• [DOCUMENT EXCERPT]:
[Start]

The next couple of days are going to be busy– my wife’s aunt passed away and her funeral is in Michigan tomorrow, and then my nephew’s birthday party is in Chicago on Saturday, and we’re staying overnight for that so there’s a (shit!) hotel bill to pay for, but my classroom was a hundred and thirty degrees today so I’m happy to not be there for a couple of days. Hopefully Sunday will be relaxing enough by itself to get me through next week.

Go buy THE WARDEN

My buddy Dan’s book is out today and it is very important that everyone who loves me or loves things that are good go buy it immediately. I pre-ordered my copy last June, and I was super excited to see it show up today. I need to finish the other book I’m reading before I can get to it but expect a review on the sooner side of soon.

In other news, I once went like two years without missing a day of posting on this blog and I have no idea what the hell is going on with me lately.

Where am I?

I need you to understand that when I say I have spent the entire weekend playing this game I mean I have spent the entire weekend playing this game:

It’s a game about fishing. There’s no combat. You fish. I’ve been fishing all weekend. I made my wife make fish for dinner. I’m going to dream about the theme music tonight.

You should play it.

Proof of life (Welcome to Indiana)

As you are no doubt fully aware if you’ve been around here for a while, I am bad at Hot. I am especially bad at the first Hot of the season, and it’s been over eighty degrees every day this week. My classroom is entirely interior, with no windows and really no way to get air to move around. The mornings haven’t been bad, but by the end of the day it has been fucking rough in my classroom. And for the most part I have been getting home from work this week and dying. I haven’t even had the energy to read at night, really, which almost never happens; watching a video on my phone has been about all I’ve been capable of.

[End]

• [DATASET CONTENT]:
[Start]

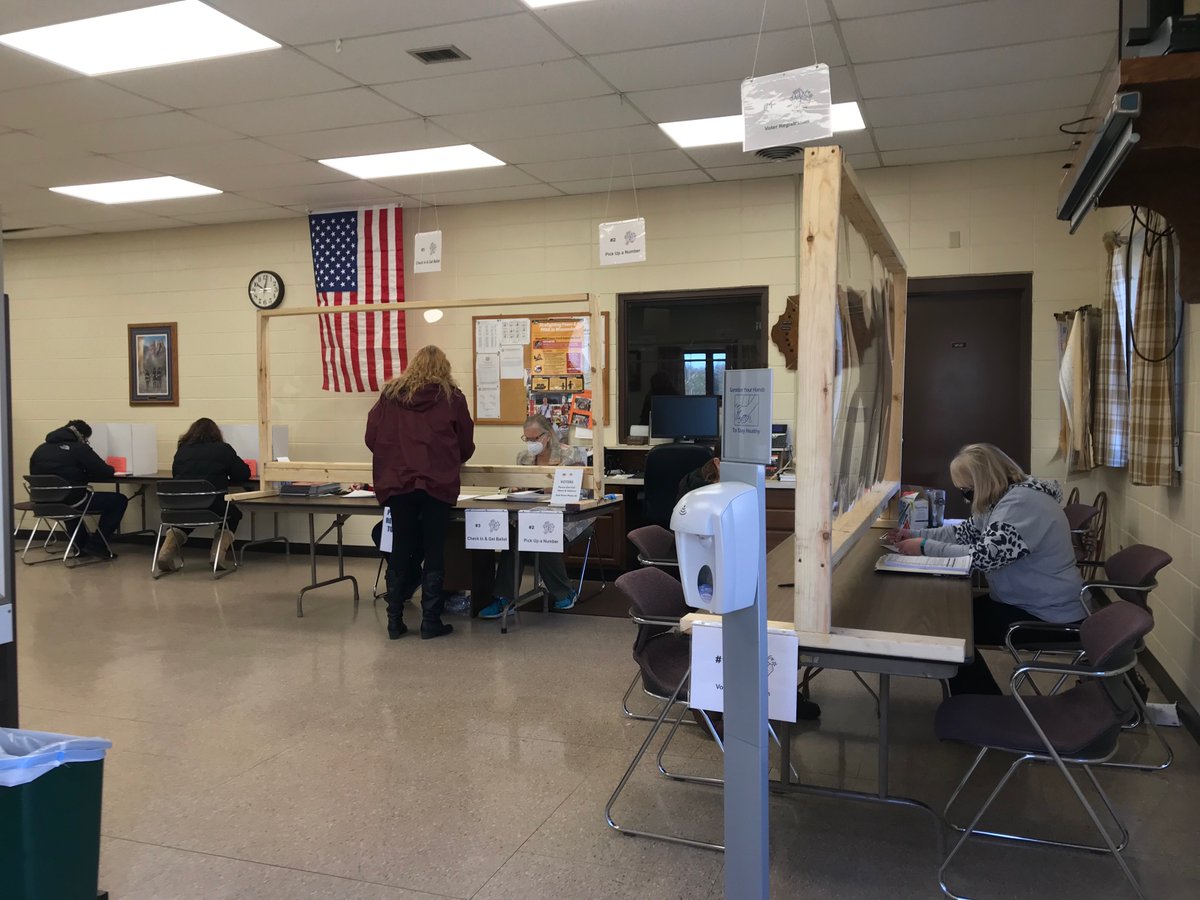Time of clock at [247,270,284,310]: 10:01
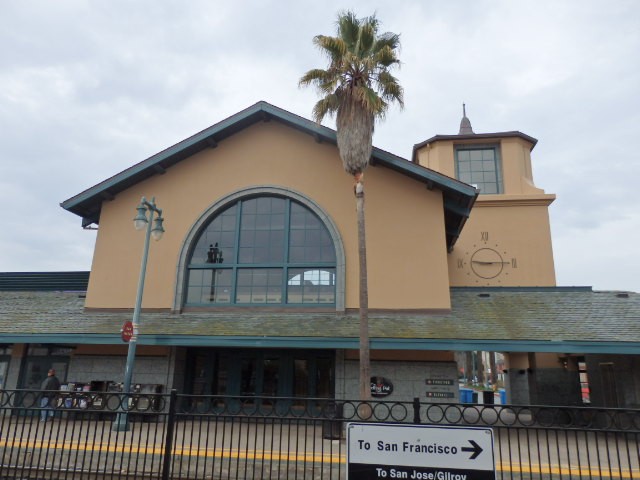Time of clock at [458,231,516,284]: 9:15
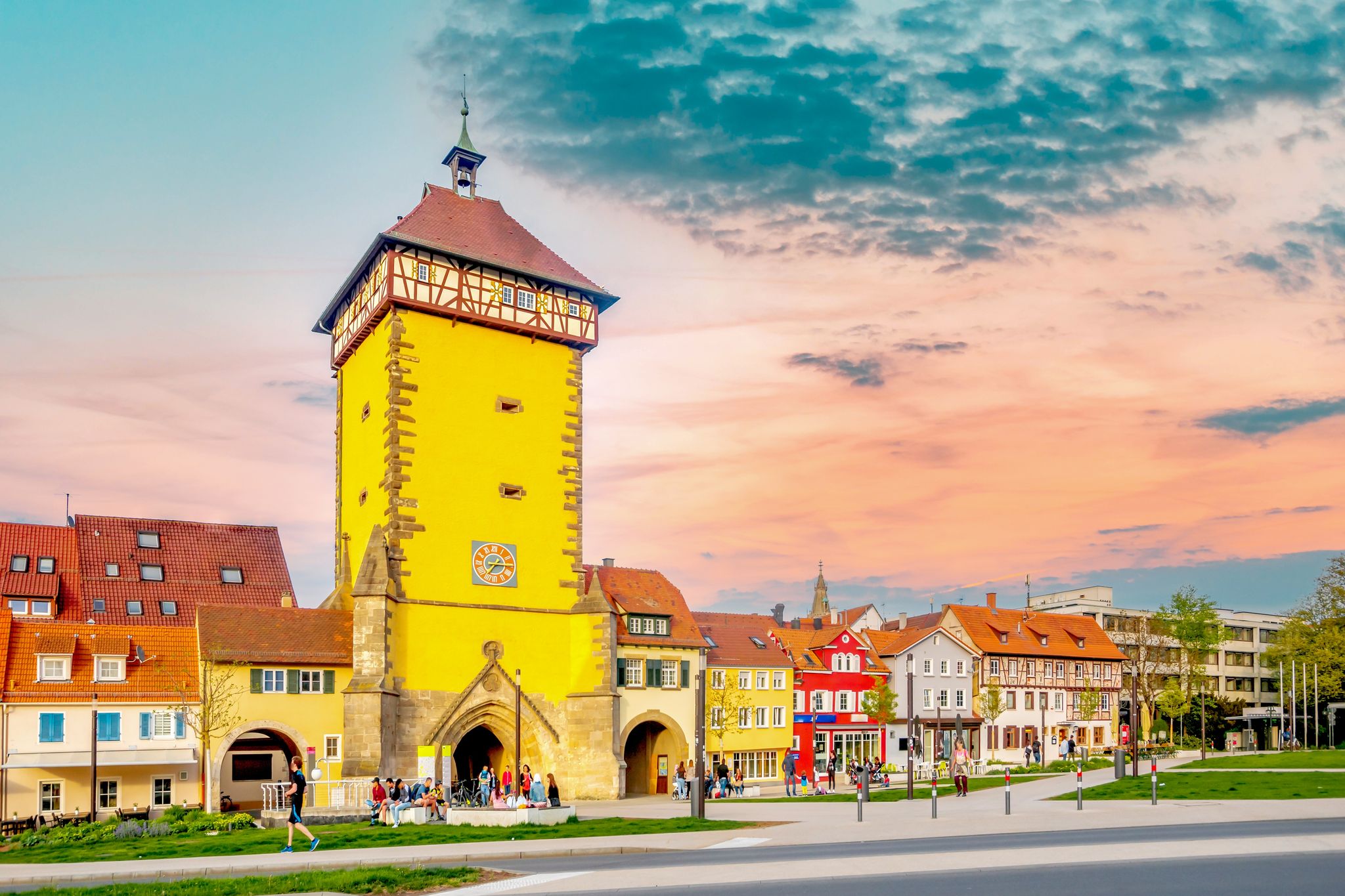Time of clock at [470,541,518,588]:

[End]

• [PROBLEMS]:
1. In the blog excerpt, where is the funeral for the wife's aunt being held?
2. Reproduce the blog excerpt from "In other news, I" up to and including "theme music tonight.".

• [FULL SOLUTIONS]:
1. In Michigan.

2.
In other news, I once went like two years without missing a day of posting on this blog and I have no idea what the hell is going on with me lately.

Where am I?

I need you to understand that when I say I have spent the entire weekend playing this game I mean I have spent the entire weekend playing this game:

It’s a game about fishing. There’s no combat. You fish. I’ve been fishing all weekend. I made my wife make fish for dinner. I’m going to dream about the theme music tonight.